Embeddings Transformer (Image Vectorizer) is the first approach to modeling images in Driverless AI. The Image Vectorizer transformer utilizes pre-trained ImageNet models to convert a column with an image path or URI ((Uniform Resource Identifier)) to an embeddings (vector) representation that is derived from the last global average pooling layer of the model. The resulting vector is then used for modeling in Driverless AI. This approach can be use with and without fine-tuning. In a moment, we will further explore the difference between with and without fine-tuning.


In Driverless AI, there are several options in the Expert Settings panel that allow you to configure the Image Vectorizer transformer. While building the first experiment, note that we never configure the Image Vectorizer transformer. The reason being, when Driverless AI detected an image column in our dataset, certain default settings were used for our experiment. To bring the above into a clearer perspective, let us review how we ran our first experiment in task one while understaing a bit more about Embeddings Transformer .

Note: we will only discuss the settings relevant to this self-paced course.

First, let's briefly discuss the multiple methods Driverless AI supports for uploading image datasets:

Now let's focus on the dataset used for the first experiment:

The following should appear:


When looking at the dataset rows, we will notice that our dataset has columns with different data types. That is because this modeling approach (Embeddings Transformer) supports the use of mixed data types (any number of image columns, text columns, numeric or categorical columns).
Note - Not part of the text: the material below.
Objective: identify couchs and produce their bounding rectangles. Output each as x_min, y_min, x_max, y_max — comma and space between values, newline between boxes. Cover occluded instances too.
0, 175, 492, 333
In the first column (image_id), you will see images. When we predicted on the car_deals_train dataset, Driverless AI detected the images, and in the EXPERIMENT PREVIEW page, it decided to enable the Image Transformer setting (as observed in the image below). In other words, Driverless AI enabled the Image Transformer for the processing of image data. Driverless AI uses Image Transformer (first approach) by default if there is at least a single image column in the dataset. In a moment, we will discuss how we can tell Driverless AI to use the second approach to image processing.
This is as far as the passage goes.